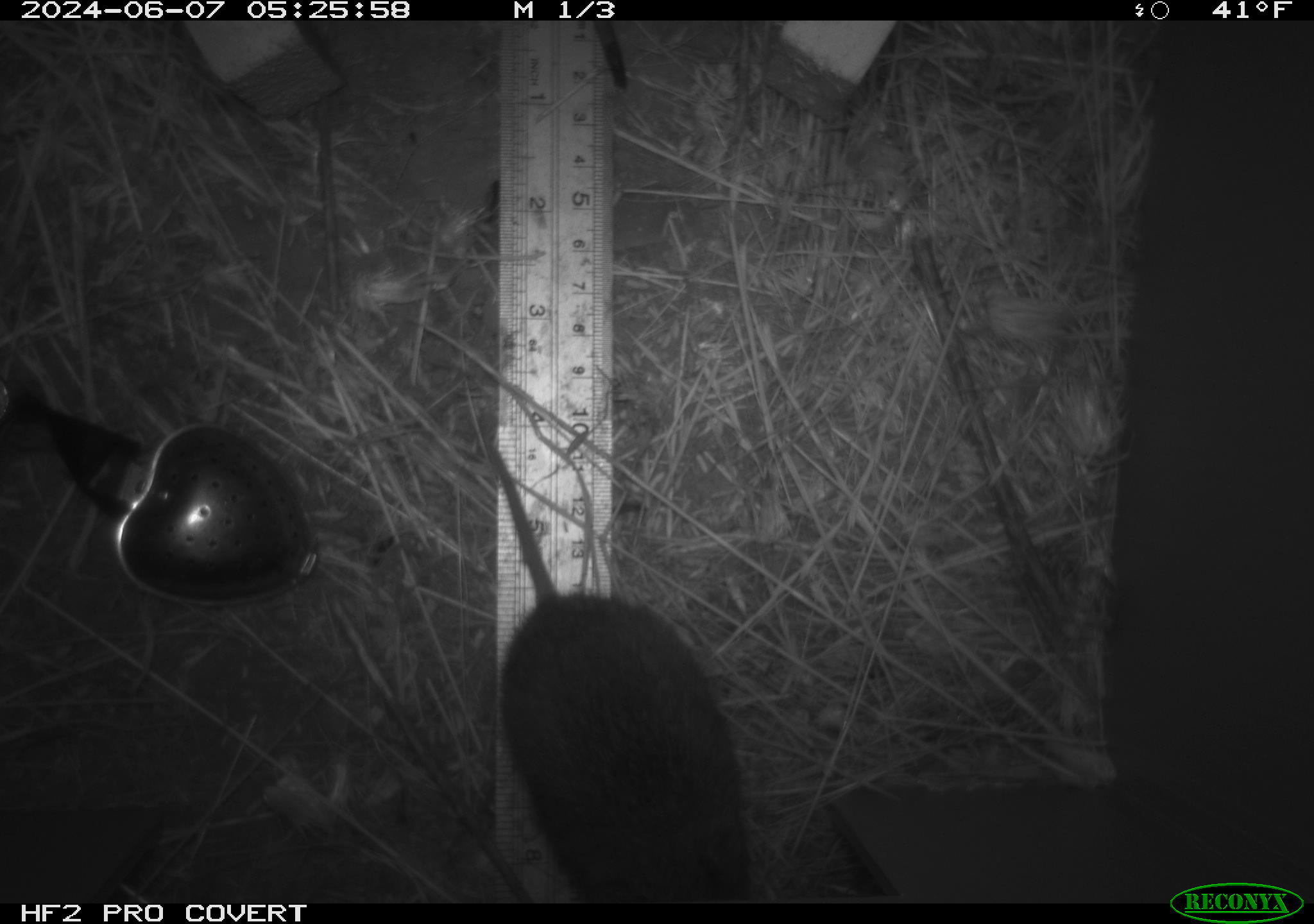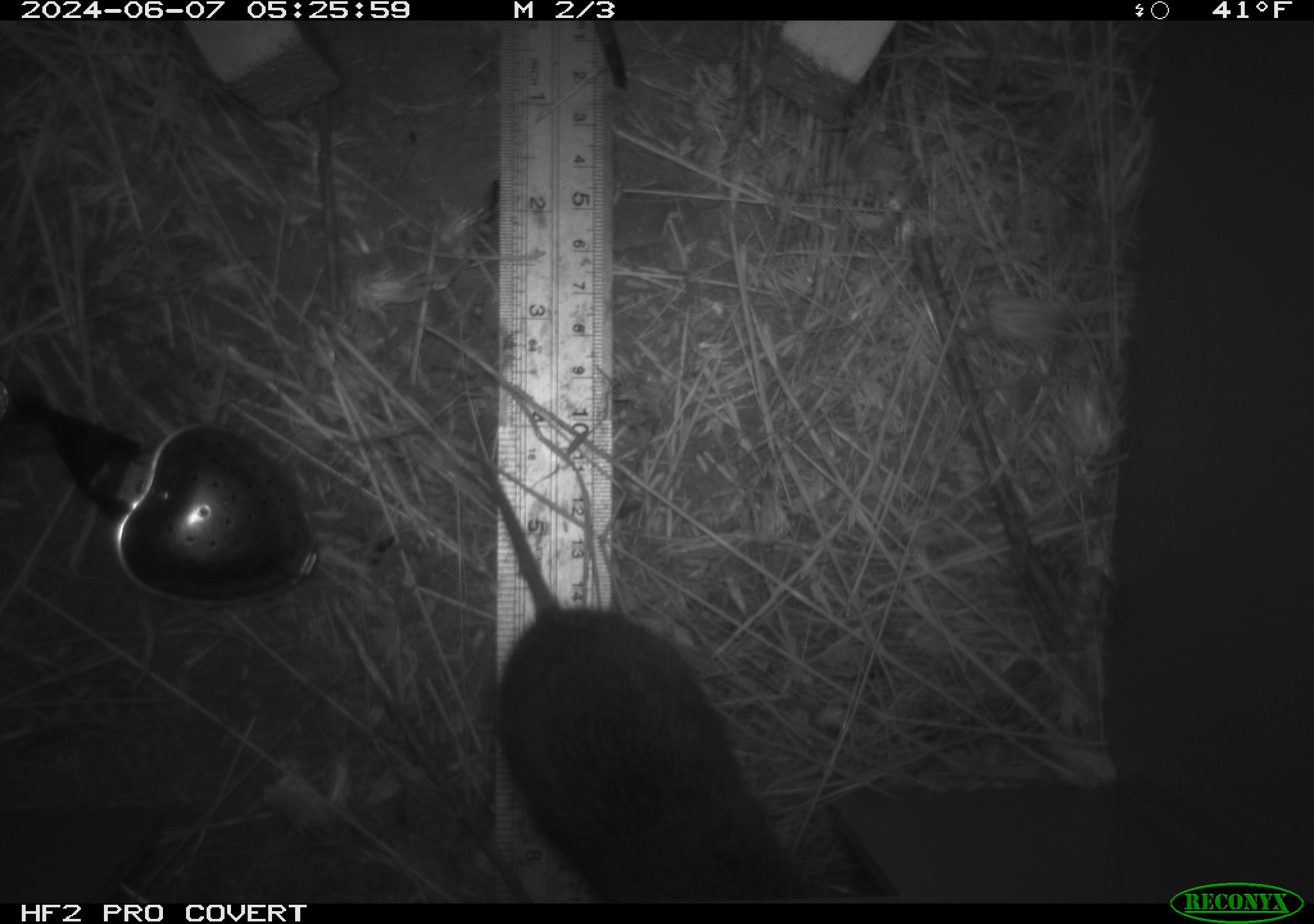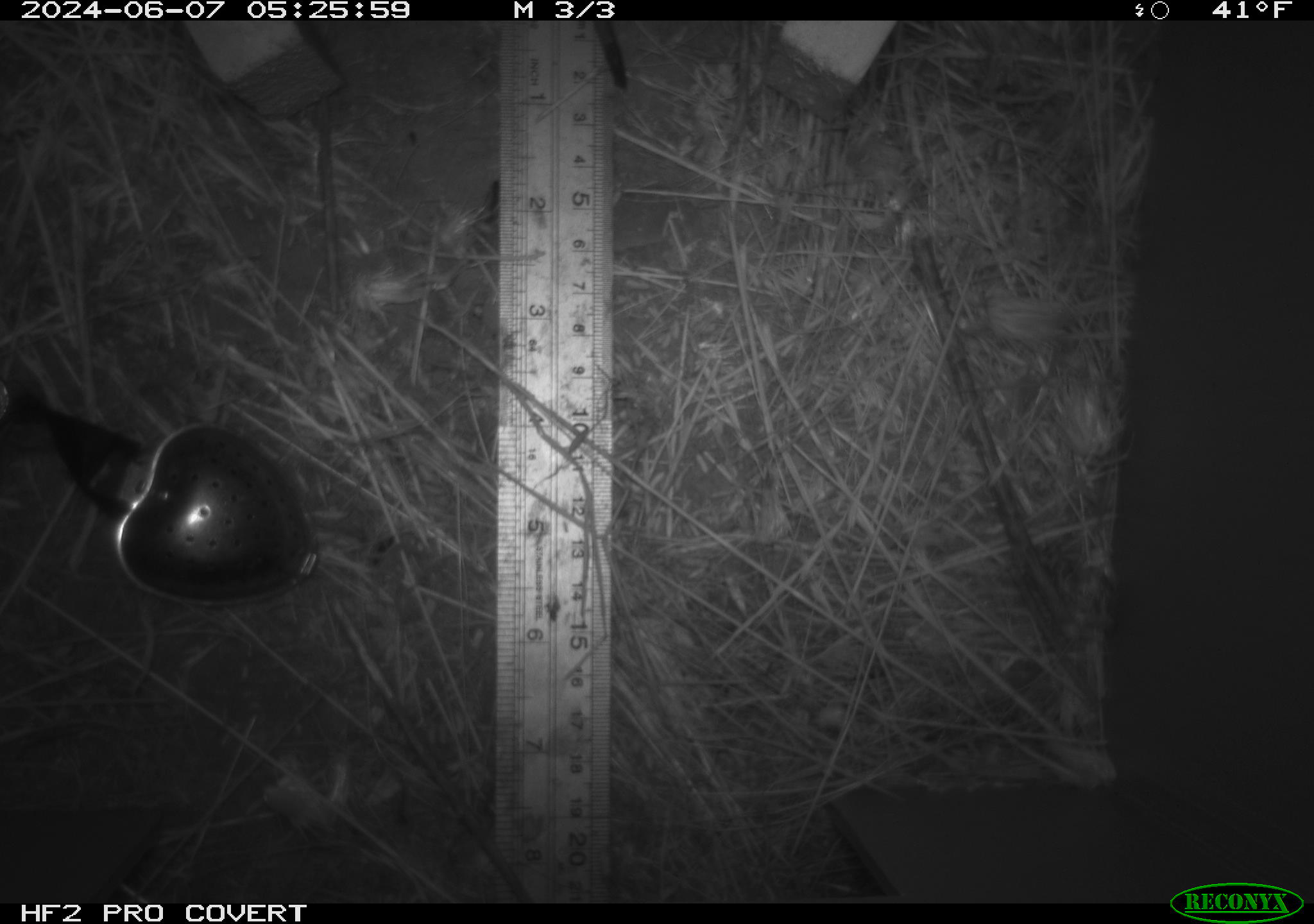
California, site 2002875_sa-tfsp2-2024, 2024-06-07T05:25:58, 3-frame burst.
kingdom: Animalia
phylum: Chordata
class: Mammalia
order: Rodentia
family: Cricetidae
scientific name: Arvicolinae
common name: voles, lemmings, and muskrats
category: arvicolinae subfamily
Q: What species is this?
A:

→ **Task brief**
Set the entire listing down again, exact in every line, without any pictures.

→ **Response to the exercise**
California, site 2002875_sa-tfsp2-2024, 2024-06-07T05:25:58, 3-frame burst.
kingdom: Animalia
phylum: Chordata
class: Mammalia
order: Rodentia
family: Cricetidae
scientific name: Arvicolinae
common name: voles, lemmings, and muskrats
category: arvicolinae subfamily
Q: What species is this?
A:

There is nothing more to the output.